Specific Problems of Children suffering from the Effects of PAS
Specific Problems of Children suffering from the Effects of PAS
Now follows a series of symptoms found in children, when they are presented over a period of time, with brain washing or programming against another parent. The effects are both short and long term. It must be stated from the beginning that not all the symptoms about to be mentioned occur in all children who are involved in the parental alienation syndrome scenario. There will also be some difference between the very young child and the older child who have more experience of the PAS process. Not all the symptoms mentioned occur in all children. However some symptoms undoubtedly will occur and effect the child unless some form of treatment is carried out which eliminates the impact of the alienating process:
Anger is a common reaction of many children to the process of alienation. The anger however will be expressed towards the target parent as one sides with one of the parents in the relationship against the other. The fact the children are forced into this kind of situation causes considerable distress and frustration and the response often is to show aggressive behaviour towards the targeted parent in order to accommodate the programmer.
Loss or a lack of impulse control in conduct. Children who suffer from PAS are not merely suffering from aggression but also often turn to delinquent behaviour. There is considerable evidence that fathers and their presence and influence can do much to prevent and alleviate the possibility of delinquency most especially in boys.
Loss of self confidence and self esteem. Losing one of the parents through the programming procedure can produce a lack of self confidence and self esteem. In the case of boys identification with a male figure has been curtailed, especially if the alienated parent is the father.
Clinging and separation anxiety. Children especially very young children who have been programmed to hate or disdain one of the parents will tend to cling to that parent who has carried out the programming. There is considerable anxiety induced by the programming parent against the target parent including threats that such a parent would carry out a great number of different negative actions against the child as well as the programming parent.
Developing fears and phobias. Many children fear being abandoned or rejected now that they have been induced to feel that one of the partners in a relationship usually the father is less than desirable. Sometimes this results in school phobia that is fear of attending school mainly due to fear of leaving the parent who claims to be the sole beneficial partner in the formal relationship. Some children suffer from hyperchondriacal disorders and tend to develop psychological symptoms and physical illnesses. Such children also fear what will happen in the future and most especially there is a fear that the programming parent or only parent who is allegedly the “good parent” may die and leave the child bereft of any support.
Depression and suicidal ideation. Some children who are so unhappy at the tragic break up of the relationship are further faced with animosity between the programming parent and the targeted parent. This leads to ambivalence and uncertainty and sometimes suicidal attempts occur due to the unhappiness which the child feels brought about by the two main adults in his or her life.
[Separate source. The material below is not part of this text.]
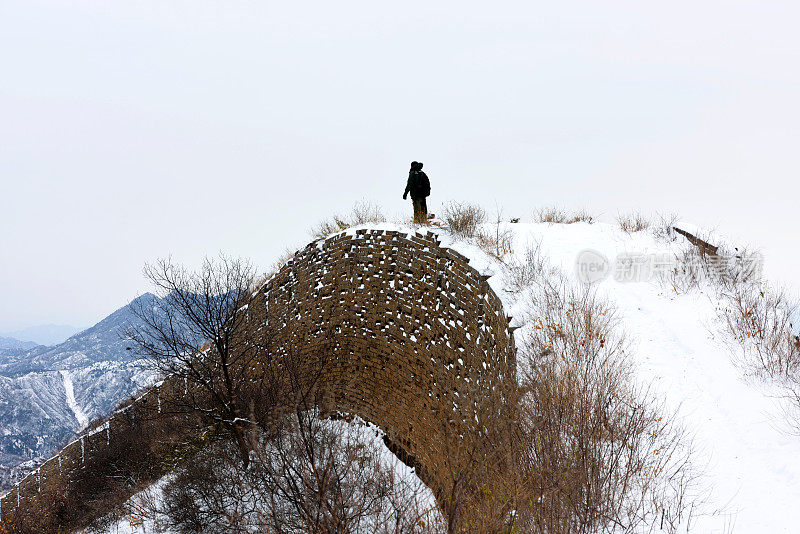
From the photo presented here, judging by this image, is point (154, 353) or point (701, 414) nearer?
point (701, 414)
Sleep disorders is another symptom which follows the parental alienation situation. Children frequently dream and often find it difficult to sleep due to their worries about the danger of the alienated parent and the guilt they may feel as a result of participating in the process of alienation.
Eating disorders. A variety of eating disorders have been noted in children who are surrounded by parental alienation. This includes anorexia nervosa, obesity and bulimia.
Educational problems. Children who are surrounded by the pressure of having to reject one parent having been less brain washed frequently suffer from school dysfunctions. They may become disruptive as well as aggressive within that system.
Enuresis and Encopresis. A number of very young children due to the pressure and frustrations around them suffer from bed wetting and soiling. This is a response to the psychological disturbance of losing one parent and finding one parent inimical to the rejected parent.
Drug abuse and self destructive behaviour frequently are present in children who have suffered from parental alienation. This tendency is due to a need to escape one’s feelings of the abuse they have suffered through the experience and the desire to escape from it. In the extreme such self destructive behaviour can lead to suicidal tendencies.
Obsessive compulsive behaviour. This psychological reaction is frequently present in PAS children. Such children will seek to find security in their environment by adopting a variety of obsessive compulsive behaviour patterns.
Anxiety and panic attacks are also frequently present in children who have been involved in PAS processes. This may be reflected through psycho-somatic disorders such as nightmares.
Damaged sexual identity problems. As a result of the PAS syndrome children often develop identity problems especially as they may have failed to identify with one member of the originally secure relationship.
Poor peer relationships may follow the PAS situation due to the fact that such children often are either very withdrawn in their behaviour or are aggressive.
Excessive feelings of guilt. This may be due to the knowledge deep down that the ostracised parent who has been vilified has done nothing wrong to deserve the kind of treatment received by the child or children. When this view occurs the child especially when older begins to suffer from guilt feelings.
Children who are exposed to PAS suffer in a variety of general as well as specific ways from this experience. It will often have both temporary and lasting effects on their lives. This is obviously not the intention of the alienator but it is the result of such alienation procedures and programming which causes the child to show a negative attitude and behaviour towards one of the parents. To deal with this problem a variety of therapeutic techniques are required and these will be covered in another article.